Esta carta fue
enviada, para su publicación al Diario “El Pais” el 13 de Marzo de 2005. No fue
publicada.
Muchas
veces explicando la Historia de España, me gusta llamarla de este modo aunque
la asignatura que imparto en segundo de bachillerato se llame sólo Historia, me
doy cuenta de que mi trabajo, en gran parte, está dedicado a desmitificar los
mitos de un pasado glorioso que en realidad estuvo lleno de dificultades.
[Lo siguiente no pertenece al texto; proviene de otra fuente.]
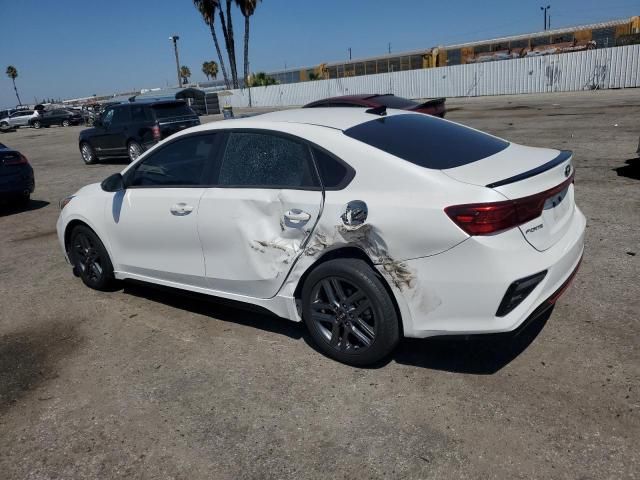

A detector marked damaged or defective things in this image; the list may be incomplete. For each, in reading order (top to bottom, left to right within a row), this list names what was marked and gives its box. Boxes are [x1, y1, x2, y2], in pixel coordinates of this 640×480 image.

No es
una tarea difícil, pues, los historiadores se han afanado en análisis
documentados de la realidad histórica de España: de Atapuerca a la Constitución
de 1978. Lo que resulta más difícil es desentrañar en nuestra Historia ese
puñado preclaro de españoles que a lo largo del tiempo han tenido el valor de
la crítica, de la visión de la realidad, de la lucha por el progreso de la
sociedad, de la mejora de vida de las gentes, ya desde el siglo XIX de la
defensa de los valores éticos, de los principios de la democracia, de los
derechos humanos, y esto se debe a que, aunque muchos fueron los que lo
intentaron, esos períodos de progreso en nuestra Historia fueron tan breves: bienios, trienios,
sexenios, como mucho, que los largos períodos conservadores, con su ideología,
acabaron por borrarlos y hacerlos desaparecer, y aún hoy, pese al trabajo de
los historiadores, es difícil encontrar estudios, calles, plazas, referencias
que lo recuerden. Tan fuerte fue la voracidad de sus detractores que es difícil
hacer ver a los estudiantes que la reciente Historia de España no es sólo la
Historia del pesimismo.
A
finales de 2001 Juan Sisinio Pérez Garzón reivindicaba en las páginas de este
periódico la vigencia de Pi y Margall en el centenario de su muerte que había
pasado desapercibida para el conjunto de los españoles. ¿Qué fue de Olavide,
Prim, Azaña, Negrín, Tomás y Valiente? El peso de la humillación que sufrieron
es aún hoy más fuerte que sus ideas y el legítimo derecho que tenían para
expresarlas y su significado en nuestra Historia.